After completing the training, four indexes for evaluating the training effect are counted, and the training effect of the model after adding the new feature is compared with the training effect of the previous model. The results are shown in
Table 13. Similarly, the number of iterations for different sample size models to converge is also different, and the corresponding iterations are set according to the training results for the training under each sample size to test the training time. The results are shown in
Table 14.
After a comparison, we can draw the following conclusions:
- (1)
Compared with the previous model, the model with new features 1 (skewness × shape) and new features 2 (skewness × crest) has been obviously improved in the training effect, and the average accuracy of the classification has improved too. The standard deviation of classification accuracy, the least number of iterations, training time, and so on all improved, which shows that adding new features can improve the model’s learning ability, learning stability, and the convergence rate of the calculation.
- (2)
After adding new features, the training sample size is 75; although these three indicators, the classification accuracy, the standard classification accuracy, and the minimum number of iterations, are all improved, the oscillation phenomenon still exists. If you want to further improve the model’s ability to classify difficult-to-distinguish sample points, you need to increase your training sample size.
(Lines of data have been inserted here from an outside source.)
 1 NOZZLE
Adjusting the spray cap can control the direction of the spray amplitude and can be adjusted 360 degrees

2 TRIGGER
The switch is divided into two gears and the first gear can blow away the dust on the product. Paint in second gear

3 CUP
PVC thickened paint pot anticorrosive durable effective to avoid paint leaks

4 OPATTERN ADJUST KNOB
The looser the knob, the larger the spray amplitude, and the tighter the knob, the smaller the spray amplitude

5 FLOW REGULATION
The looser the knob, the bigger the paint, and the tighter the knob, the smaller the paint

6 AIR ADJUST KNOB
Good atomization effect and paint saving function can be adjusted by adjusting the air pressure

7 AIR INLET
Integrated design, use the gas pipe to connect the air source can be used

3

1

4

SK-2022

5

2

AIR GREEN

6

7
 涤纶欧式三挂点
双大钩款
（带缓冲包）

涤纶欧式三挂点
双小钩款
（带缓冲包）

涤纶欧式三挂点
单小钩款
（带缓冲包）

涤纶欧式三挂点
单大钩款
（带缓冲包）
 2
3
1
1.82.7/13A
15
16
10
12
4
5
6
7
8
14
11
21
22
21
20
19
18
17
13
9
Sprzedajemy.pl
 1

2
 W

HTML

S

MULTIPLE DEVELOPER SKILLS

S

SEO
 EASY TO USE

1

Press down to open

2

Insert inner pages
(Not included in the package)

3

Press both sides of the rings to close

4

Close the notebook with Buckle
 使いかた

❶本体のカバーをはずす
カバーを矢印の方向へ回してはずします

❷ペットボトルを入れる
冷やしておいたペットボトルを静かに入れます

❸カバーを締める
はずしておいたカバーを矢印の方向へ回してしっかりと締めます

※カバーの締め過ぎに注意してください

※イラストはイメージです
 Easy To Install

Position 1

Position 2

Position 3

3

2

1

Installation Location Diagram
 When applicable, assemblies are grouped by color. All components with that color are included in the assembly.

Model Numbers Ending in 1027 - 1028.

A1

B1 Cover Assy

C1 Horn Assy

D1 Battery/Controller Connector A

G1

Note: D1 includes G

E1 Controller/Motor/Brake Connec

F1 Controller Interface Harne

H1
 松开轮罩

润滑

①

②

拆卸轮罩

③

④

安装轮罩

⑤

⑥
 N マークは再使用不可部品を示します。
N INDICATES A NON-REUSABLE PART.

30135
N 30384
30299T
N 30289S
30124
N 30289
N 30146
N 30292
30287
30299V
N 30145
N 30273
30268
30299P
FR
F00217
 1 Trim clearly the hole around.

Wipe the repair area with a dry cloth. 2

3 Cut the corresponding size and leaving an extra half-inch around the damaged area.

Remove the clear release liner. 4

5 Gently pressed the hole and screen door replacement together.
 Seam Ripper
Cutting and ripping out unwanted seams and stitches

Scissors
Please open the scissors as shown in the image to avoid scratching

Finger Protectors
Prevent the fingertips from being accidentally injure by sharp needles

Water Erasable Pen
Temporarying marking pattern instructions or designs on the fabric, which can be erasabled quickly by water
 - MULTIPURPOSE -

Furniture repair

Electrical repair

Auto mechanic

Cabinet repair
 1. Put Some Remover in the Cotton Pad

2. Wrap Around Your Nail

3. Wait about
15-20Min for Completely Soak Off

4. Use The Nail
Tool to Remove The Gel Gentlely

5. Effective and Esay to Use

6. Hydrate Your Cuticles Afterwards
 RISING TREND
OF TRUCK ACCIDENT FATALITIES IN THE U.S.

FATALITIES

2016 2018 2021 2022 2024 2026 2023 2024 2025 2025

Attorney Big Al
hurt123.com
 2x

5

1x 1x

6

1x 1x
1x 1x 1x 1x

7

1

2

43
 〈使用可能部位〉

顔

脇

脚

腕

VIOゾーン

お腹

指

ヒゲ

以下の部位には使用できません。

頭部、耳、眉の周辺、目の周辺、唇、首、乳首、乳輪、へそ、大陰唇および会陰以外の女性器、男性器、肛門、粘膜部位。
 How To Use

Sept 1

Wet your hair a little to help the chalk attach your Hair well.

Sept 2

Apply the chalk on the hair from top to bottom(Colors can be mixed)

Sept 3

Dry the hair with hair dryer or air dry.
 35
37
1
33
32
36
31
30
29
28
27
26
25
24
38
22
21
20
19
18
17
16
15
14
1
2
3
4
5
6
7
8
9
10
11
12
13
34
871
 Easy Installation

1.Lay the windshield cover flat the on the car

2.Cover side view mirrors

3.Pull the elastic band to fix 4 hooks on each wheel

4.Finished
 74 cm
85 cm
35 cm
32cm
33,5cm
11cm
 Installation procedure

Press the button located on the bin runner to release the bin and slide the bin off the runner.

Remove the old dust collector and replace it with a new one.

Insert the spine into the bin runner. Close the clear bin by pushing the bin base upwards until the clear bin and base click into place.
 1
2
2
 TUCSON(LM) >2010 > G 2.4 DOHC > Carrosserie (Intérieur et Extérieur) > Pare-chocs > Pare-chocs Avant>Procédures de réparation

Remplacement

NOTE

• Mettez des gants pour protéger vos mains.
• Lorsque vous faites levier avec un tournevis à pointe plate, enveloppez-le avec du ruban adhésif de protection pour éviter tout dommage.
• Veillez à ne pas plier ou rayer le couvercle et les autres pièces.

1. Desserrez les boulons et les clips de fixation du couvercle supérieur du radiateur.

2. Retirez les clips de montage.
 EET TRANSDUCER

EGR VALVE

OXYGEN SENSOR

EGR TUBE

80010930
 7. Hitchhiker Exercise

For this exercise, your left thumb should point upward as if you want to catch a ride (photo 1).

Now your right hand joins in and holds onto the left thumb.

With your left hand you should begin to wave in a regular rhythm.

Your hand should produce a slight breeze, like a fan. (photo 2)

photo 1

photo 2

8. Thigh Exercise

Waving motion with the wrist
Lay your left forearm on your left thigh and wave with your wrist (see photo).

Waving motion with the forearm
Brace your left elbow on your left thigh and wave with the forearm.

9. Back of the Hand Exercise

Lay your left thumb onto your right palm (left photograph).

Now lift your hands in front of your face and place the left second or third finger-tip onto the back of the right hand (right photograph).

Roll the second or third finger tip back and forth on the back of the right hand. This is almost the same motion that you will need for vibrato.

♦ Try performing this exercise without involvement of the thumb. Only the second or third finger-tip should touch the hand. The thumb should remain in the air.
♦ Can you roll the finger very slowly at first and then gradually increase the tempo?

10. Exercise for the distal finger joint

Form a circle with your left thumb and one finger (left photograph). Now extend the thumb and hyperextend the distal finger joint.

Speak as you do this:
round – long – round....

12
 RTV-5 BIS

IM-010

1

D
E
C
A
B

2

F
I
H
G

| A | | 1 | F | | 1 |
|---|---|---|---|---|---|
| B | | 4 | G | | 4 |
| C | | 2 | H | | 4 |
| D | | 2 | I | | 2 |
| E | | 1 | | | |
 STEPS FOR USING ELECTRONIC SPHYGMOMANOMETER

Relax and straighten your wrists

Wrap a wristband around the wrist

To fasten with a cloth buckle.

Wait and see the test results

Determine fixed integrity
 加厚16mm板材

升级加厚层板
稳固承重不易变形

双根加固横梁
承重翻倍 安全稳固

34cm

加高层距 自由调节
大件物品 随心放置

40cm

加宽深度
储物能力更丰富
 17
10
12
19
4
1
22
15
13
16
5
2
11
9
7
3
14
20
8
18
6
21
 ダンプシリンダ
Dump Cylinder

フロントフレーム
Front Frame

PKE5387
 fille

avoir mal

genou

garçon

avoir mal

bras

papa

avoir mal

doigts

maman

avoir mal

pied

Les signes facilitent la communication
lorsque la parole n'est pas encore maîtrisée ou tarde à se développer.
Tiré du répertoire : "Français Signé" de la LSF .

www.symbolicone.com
It should be noted that the decision to add only two new features was based on a training sample size of 50 benchmark results. With the increase in the sample size, the ability of the model to prevent overfitting is constantly improving. So, we use a training sample size of 150 to test what happens when the sample size increases, and continuing to add new features will not further enhance the effectiveness of the model. When the model appears to be overfitting, we will get the stop condition, as shown in
Table 15.
When the number of new features is increased to three, the effect of the model is further improved. When the number of new features is increased to more than four, the model appears to be overfitting again. Thus, as the capacity of the training samples increases, new fusion features continue to be added to further enhance the effect of the model. Even when no more data are being collected, we can continue to increase the new fusion features to improve the neural network algorithm to establish the effect of the bearing degradation model.
5.4. Comparison with SVM
In this section, the result of neural network is compared with SVM, as shown in
Table 16. The main indicators for the verification are the classification accuracy and the training time.
- (1)
For the classification ability, the degenerative model built by neural network or SVM has the same effect. Even in the case of 75 training samples, the classification accuracy of the degraded model built by SVM is also in the oscillation range of neural network.
- (2)
The training time of the degenerative model built by neural network is actually longer than the model by SVM. It can be seen that SVM is the better model than neural network for the 6205 bearing.
- (3)
Although the performance of neural network is weaker than that of SVM, it should be noted that for neural network, with an increase in the number of training samples and the inclusion of fusion features, the improvement of training speed is obvious. In contrast, for SVM, with an increase in the number of training samples, although the computational speed of each iteration increases, the total training time is not significantly reduced. The training time ratio of SVM and neural network has increased from 11.57% in 50 training samples to 16.41% in 150 training samples.